I hung up the phone. I knew why Michael was driving over. It was the same reason he always spent my birthday with me. Because left on my own to ponder gray hair and another year, I’d wallow in self-pity for days.

As I showered, I thought about why. When I was younger, it was the concept of milestones. When I turned twenty-eight, I decided I could no longer lay claim to being in my “mid-twenties,” and therefore had to say I was in my “late-twenties.” And with each passing year, I felt something else slip away. Now, at forty-pretending-to-be-thirty-five, I knew that this birthday, in particular, meant the end of sex.

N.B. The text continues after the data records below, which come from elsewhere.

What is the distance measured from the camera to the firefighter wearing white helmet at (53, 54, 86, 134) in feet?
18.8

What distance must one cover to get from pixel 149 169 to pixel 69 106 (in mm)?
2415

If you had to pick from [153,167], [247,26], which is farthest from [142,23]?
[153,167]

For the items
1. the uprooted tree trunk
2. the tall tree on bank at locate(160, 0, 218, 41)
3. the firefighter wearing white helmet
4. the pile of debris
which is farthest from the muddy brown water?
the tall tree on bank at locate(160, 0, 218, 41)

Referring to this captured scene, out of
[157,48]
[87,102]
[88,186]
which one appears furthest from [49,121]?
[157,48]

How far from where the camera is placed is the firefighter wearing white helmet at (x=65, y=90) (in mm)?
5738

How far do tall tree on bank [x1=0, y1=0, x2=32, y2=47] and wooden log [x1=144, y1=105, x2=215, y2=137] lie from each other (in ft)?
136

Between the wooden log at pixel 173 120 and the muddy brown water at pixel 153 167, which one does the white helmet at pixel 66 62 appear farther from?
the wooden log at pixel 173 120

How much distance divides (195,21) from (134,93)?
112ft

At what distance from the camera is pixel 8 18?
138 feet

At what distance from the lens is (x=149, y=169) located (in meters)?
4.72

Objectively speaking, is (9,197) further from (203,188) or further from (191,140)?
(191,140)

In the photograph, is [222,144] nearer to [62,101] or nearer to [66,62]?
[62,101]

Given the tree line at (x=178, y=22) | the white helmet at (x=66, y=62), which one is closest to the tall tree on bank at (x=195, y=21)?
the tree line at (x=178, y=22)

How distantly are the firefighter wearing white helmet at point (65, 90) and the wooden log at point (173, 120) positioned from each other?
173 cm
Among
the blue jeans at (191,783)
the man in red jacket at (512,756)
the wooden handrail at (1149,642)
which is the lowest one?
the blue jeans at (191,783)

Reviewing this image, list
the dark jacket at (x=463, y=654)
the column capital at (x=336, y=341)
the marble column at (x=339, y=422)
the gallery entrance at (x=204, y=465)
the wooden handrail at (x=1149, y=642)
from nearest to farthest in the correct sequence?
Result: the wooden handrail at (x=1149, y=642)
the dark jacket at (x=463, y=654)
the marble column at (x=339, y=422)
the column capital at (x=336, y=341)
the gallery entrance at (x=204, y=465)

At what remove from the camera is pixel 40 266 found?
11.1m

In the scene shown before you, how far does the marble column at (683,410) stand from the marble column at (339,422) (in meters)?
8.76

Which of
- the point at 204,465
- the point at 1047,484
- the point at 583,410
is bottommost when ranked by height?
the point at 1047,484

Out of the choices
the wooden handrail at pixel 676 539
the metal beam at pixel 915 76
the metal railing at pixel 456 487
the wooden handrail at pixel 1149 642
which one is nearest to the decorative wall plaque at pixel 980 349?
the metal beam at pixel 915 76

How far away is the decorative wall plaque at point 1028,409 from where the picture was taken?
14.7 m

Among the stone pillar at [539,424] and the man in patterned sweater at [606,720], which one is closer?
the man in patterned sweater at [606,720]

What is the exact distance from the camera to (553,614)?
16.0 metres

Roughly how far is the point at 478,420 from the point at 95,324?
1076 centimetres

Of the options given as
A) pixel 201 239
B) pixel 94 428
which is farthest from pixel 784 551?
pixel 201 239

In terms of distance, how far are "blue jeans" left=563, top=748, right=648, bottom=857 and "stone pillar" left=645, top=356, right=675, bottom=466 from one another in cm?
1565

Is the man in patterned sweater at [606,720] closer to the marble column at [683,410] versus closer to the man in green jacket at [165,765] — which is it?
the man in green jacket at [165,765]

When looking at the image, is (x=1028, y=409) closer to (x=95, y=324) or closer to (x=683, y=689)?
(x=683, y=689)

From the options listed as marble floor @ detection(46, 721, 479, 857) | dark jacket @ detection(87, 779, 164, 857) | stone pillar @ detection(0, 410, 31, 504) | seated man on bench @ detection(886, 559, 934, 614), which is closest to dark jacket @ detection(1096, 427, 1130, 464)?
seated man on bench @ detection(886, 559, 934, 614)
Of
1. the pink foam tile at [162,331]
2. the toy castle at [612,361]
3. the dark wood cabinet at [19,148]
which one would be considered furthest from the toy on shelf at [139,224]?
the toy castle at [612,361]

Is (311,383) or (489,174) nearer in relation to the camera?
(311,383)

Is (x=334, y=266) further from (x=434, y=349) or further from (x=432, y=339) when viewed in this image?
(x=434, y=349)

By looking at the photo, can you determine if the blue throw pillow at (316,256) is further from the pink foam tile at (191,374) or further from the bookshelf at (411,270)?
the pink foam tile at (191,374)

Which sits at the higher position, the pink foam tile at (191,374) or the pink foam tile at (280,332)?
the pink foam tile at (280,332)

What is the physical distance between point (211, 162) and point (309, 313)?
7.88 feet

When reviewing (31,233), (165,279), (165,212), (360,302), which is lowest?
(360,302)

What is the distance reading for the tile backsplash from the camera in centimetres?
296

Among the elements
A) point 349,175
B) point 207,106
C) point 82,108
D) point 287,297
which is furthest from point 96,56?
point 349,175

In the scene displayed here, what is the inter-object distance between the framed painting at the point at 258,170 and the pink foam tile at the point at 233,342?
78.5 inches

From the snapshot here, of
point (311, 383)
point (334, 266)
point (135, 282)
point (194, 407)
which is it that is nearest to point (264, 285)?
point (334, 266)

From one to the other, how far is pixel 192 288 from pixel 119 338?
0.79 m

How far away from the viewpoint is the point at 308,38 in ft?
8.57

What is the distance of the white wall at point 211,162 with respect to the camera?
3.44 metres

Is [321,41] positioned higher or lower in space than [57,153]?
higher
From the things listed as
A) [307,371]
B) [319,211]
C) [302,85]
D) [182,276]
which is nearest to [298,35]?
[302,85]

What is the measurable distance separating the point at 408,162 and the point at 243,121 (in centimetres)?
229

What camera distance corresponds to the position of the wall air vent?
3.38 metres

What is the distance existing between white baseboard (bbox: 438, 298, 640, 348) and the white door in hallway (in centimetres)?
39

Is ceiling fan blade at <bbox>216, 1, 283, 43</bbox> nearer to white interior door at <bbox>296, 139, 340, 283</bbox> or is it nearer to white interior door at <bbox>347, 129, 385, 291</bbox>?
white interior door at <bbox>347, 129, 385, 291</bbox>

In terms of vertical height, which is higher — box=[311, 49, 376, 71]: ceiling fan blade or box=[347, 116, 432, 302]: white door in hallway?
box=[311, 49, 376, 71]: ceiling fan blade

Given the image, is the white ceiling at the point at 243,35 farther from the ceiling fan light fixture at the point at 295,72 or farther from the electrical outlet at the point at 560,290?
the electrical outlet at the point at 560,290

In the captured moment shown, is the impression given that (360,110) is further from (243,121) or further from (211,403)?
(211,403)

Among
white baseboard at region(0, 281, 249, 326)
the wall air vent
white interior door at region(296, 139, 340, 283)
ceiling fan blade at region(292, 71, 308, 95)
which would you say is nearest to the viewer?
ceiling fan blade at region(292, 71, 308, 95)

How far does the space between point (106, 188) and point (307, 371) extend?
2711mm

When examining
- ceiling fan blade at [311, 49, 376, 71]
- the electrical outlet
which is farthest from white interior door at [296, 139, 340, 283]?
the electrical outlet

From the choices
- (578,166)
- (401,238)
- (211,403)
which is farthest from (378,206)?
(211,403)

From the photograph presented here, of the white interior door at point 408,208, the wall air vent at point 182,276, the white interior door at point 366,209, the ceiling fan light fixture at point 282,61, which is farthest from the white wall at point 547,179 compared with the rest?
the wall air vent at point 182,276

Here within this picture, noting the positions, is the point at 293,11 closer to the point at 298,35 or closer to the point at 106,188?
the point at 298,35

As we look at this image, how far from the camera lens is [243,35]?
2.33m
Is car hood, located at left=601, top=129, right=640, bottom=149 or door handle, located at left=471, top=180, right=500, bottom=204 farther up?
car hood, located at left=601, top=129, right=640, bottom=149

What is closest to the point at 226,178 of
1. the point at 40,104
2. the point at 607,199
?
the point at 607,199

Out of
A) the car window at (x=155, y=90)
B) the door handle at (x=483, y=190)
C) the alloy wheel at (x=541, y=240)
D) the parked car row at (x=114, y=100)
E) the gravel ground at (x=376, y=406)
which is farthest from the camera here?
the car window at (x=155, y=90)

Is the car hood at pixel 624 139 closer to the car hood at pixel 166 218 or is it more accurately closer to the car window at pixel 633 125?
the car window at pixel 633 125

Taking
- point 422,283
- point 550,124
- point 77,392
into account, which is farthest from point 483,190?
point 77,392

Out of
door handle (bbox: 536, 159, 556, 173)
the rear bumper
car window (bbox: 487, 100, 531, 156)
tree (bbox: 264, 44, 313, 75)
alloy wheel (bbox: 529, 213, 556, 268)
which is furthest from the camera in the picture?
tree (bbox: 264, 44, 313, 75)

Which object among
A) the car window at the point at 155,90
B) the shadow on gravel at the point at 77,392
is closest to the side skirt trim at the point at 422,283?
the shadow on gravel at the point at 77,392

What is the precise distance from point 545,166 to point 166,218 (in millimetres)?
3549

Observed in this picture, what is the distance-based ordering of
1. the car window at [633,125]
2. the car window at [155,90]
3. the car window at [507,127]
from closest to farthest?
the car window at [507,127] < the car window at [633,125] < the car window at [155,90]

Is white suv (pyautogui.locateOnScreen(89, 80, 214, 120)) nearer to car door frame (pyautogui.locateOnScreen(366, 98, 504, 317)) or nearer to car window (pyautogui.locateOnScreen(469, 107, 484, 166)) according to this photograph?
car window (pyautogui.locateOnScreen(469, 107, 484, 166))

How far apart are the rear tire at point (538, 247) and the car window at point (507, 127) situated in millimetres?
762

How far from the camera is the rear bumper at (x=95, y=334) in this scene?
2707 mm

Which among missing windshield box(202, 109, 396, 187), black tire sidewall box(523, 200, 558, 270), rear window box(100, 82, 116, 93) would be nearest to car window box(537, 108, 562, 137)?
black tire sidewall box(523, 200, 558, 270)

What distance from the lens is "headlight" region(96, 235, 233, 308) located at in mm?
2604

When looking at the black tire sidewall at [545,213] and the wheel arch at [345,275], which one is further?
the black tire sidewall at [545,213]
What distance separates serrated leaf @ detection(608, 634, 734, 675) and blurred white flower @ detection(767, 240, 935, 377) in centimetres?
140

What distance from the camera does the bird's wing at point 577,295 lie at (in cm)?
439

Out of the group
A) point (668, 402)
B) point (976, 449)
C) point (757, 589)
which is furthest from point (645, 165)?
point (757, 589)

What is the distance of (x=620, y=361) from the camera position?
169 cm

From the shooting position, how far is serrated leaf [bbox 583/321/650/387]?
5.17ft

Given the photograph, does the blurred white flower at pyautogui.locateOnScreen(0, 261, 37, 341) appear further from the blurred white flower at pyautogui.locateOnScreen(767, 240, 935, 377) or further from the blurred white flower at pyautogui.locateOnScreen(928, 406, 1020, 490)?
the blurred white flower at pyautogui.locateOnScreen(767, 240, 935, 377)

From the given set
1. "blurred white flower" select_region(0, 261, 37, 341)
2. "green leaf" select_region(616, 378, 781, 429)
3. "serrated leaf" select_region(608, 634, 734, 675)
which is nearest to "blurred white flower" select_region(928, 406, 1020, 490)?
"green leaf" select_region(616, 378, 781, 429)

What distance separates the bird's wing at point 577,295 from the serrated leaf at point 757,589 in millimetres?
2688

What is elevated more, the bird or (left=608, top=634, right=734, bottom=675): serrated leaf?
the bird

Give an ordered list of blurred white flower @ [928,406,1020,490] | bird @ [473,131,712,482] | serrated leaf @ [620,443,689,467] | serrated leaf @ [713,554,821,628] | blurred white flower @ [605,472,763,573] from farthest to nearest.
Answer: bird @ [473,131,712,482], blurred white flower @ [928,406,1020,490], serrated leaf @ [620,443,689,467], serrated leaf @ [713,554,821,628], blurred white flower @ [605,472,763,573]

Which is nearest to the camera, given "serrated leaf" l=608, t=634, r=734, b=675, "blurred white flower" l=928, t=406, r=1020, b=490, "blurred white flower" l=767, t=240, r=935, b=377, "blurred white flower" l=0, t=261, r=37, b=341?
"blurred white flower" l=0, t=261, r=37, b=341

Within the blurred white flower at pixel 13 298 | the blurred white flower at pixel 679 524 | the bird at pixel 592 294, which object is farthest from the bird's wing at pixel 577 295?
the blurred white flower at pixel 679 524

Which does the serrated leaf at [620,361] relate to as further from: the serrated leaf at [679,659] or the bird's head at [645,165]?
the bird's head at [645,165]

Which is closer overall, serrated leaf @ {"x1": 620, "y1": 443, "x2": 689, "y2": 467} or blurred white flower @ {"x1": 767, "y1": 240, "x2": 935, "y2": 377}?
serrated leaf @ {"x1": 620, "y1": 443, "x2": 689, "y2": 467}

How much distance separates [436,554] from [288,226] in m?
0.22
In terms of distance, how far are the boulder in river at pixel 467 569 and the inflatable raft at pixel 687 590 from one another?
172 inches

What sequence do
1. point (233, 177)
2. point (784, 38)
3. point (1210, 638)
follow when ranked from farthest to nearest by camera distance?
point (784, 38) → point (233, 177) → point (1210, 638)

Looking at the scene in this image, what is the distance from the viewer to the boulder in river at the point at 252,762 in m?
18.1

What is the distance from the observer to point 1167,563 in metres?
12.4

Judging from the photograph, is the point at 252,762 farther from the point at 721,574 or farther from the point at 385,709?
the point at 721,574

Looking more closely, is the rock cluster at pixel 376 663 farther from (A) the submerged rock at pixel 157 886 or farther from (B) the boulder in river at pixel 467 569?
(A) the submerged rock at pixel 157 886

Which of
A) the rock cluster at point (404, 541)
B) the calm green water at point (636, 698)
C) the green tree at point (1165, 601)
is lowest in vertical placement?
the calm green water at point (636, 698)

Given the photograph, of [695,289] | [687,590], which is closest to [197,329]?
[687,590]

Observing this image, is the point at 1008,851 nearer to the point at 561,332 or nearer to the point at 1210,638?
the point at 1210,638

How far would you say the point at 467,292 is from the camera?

It’s not that I thought I would never have sex again, but with aching clarity, growing older is a reminder that at some point—some line of demarcation—you will never again put on a little black dress and a pair of stilettos, walk into the room, be wanted by any man in it with a pulse, make eye contact with a tall, dark and handsome stranger and know if you wanted to bed him, you could. You cease to be a sexual being in the same way you were when you were twenty-two, when something about the very air you breathed, your scent, made you an object of desire. At forty, you can still be desired, but it requires more intimacy. More effort. When you are desired at forty, it is for the whole exhausting package—your mind, your looks, the connection of two souls. But when you’re wanted at twenty-two, it’s because, frankly, you’re a hot lay. And with age comes wisdom that while the whole package is a more intense experience, there’s still a mourning for what you once were. What you once could have just because you wanted it.

I finished showering, pulled on my silk robe, put on my makeup—deciding that Chanel red lipstick was a forty kind-of-color—blew-dry my hair and went downstairs to start the coffeemaker. I heard a car in the driveway, and went to my front door and opened it for Michael.

And there, in my robe, I was greeted by the sight of forty (I counted later) large pink plastic flamingos stuck like a hungry flock into my yard. Michael climbed out of his black Spyder convertible.

“Like ’em?” he grinned, holding a shopping bag and a box of Krispy Kremes.

“When did you do this?”

“At 3:00 a.m.”

“Do you know how juvenile you are?”

“Absolutely.”

“I think this is the start of a very long day.”

“Baby…” He smiled at me. “You have no idea the things I’ve planned.”

“Come on in.” It was then I turned around and got a good look at my dog, Gunther, who came lumbering in from his sleeping spot in the laundry room. He was wearing a doggie T-shirt that read, My Bitch Is 40.

I rolled my eyes.

A long, long day calling for many, many Bloody Marys.